Published: January 11, 2023 on our newsletter Security Fraud News & Alerts Newsletter.



In yet another WhatsApp hacking scam, Android mobile users are being targeted by fake messages from scammers. It’s what the messages can do that’s the problem, and WhatsApp users are being warned to be on the lookout. The popular messaging app has had its share of security issues, and this latest version offers an adware message for a free mobile phone with the download of an app. It’s a bogus Huawei app in a fake Google Play Store and it downloads wormable malware onto a mobile device. The worm eventually forwards itself to all user contacts and then likely to all of their contacts as well.


This malware worm relies on adware that automatically replies to any WhatsApp message notification. The messages have a link to the malicious Huawei app that is likely intended to generate bogus advertising revenue for the hackers. The worm delays messages from the infected device to its contacts to avoid looking suspicious. Also, downloading the app from the fake Google App Store removes any security screening the official website does for all of its apps.


This particular WhatsApp hacking scam is one of many using fake apps to generate a hacker’s desired result. There are security measures we can all use that help ferret-out the real apps from the fake and malware-filled impostors.


Don’t Fall for Fakes

  • Download apps only from the official Google Play Store or the official app store for your particular device. All apps on these stores are scanned for malware and other suspect issues. Going elsewhere for downloads, called sideloading, is particularly dangerous to do since these app stores do not always do a security check and are notorious for holding malware.

  • Don’t click on suspicious pop-ups or links in messages. As official as they may seem, possibly a message from your bank, avoid responding to them from the pop-up or link.
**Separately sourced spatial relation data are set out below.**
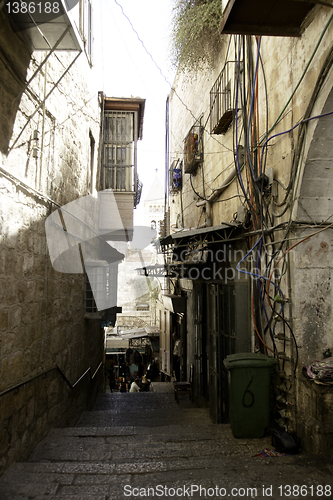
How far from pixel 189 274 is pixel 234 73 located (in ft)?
15.5

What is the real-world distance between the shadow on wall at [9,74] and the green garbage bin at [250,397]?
391 cm

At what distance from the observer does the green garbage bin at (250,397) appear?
4.29 metres

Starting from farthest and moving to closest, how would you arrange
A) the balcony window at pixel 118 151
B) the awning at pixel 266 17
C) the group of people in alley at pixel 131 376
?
the group of people in alley at pixel 131 376 < the balcony window at pixel 118 151 < the awning at pixel 266 17

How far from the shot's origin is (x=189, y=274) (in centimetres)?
846

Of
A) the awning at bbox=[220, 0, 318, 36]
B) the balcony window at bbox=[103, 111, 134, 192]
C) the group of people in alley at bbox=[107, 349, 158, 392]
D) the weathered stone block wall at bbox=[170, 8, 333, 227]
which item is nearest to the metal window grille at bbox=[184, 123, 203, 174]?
the weathered stone block wall at bbox=[170, 8, 333, 227]

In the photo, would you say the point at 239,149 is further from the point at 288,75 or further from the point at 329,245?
the point at 329,245

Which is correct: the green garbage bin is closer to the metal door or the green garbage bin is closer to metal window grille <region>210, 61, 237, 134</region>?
the metal door

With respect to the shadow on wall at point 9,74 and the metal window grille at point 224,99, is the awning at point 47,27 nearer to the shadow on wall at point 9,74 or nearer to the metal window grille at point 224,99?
the shadow on wall at point 9,74

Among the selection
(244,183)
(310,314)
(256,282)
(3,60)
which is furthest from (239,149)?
(3,60)

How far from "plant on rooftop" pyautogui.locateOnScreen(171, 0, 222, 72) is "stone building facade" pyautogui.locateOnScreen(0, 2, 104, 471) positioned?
2.19m

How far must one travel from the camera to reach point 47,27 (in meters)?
3.52

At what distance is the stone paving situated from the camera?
2.88 meters

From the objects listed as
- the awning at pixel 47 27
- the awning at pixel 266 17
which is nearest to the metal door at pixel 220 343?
the awning at pixel 266 17

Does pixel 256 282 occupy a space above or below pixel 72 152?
below
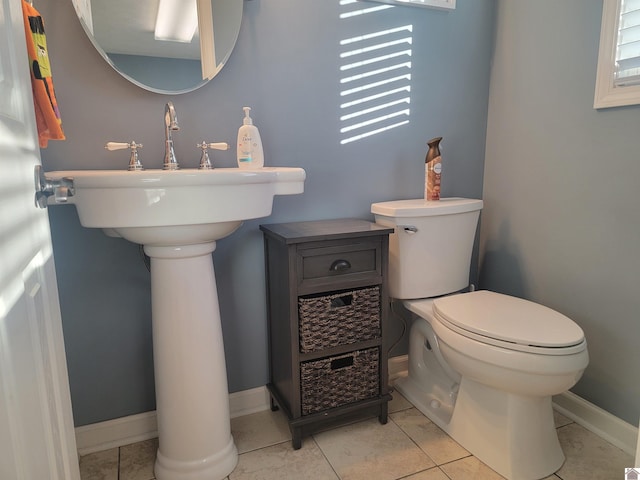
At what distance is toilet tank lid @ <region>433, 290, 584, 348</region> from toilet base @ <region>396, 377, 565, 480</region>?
224mm

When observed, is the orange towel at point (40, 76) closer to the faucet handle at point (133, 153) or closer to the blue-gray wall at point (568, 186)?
the faucet handle at point (133, 153)

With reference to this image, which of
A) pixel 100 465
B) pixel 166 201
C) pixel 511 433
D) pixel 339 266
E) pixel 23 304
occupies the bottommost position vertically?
pixel 100 465

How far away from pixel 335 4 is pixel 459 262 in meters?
1.09

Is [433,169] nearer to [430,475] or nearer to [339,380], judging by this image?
[339,380]

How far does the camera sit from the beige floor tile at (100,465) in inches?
55.6

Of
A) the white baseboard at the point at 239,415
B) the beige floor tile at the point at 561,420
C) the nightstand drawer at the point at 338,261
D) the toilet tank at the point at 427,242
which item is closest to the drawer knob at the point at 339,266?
the nightstand drawer at the point at 338,261

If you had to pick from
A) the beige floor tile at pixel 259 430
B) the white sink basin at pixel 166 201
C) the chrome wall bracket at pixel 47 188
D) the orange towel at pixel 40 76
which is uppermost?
the orange towel at pixel 40 76

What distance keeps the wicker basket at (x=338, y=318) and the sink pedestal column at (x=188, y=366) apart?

Instead, go to the official website to check if they are legitimate requests.

  • Use common sense: If you receive a message that sounds too good to be true, it probably is.

  • Use two-factor authentication (2FA) whenever offered, especially for financial accounts. This added layer of security can keep bad actors from getting into an account and avoids their malicious intent.

  • Keep all software updated. The updates typically include bug fixes for security flaws that can leave you vulnerable to different attacks. The sooner the update is applied, the safer you will be.

A note on worms: Wormable malware doesn’t rely on user action to activate. It spreads from one vulnerable device to another on its own, able to duplicate itself and infect devices without any user interaction. Worms move more quickly through a system and can spread unnoticed. Sometimes, this makes them more dangerous than other types of malware.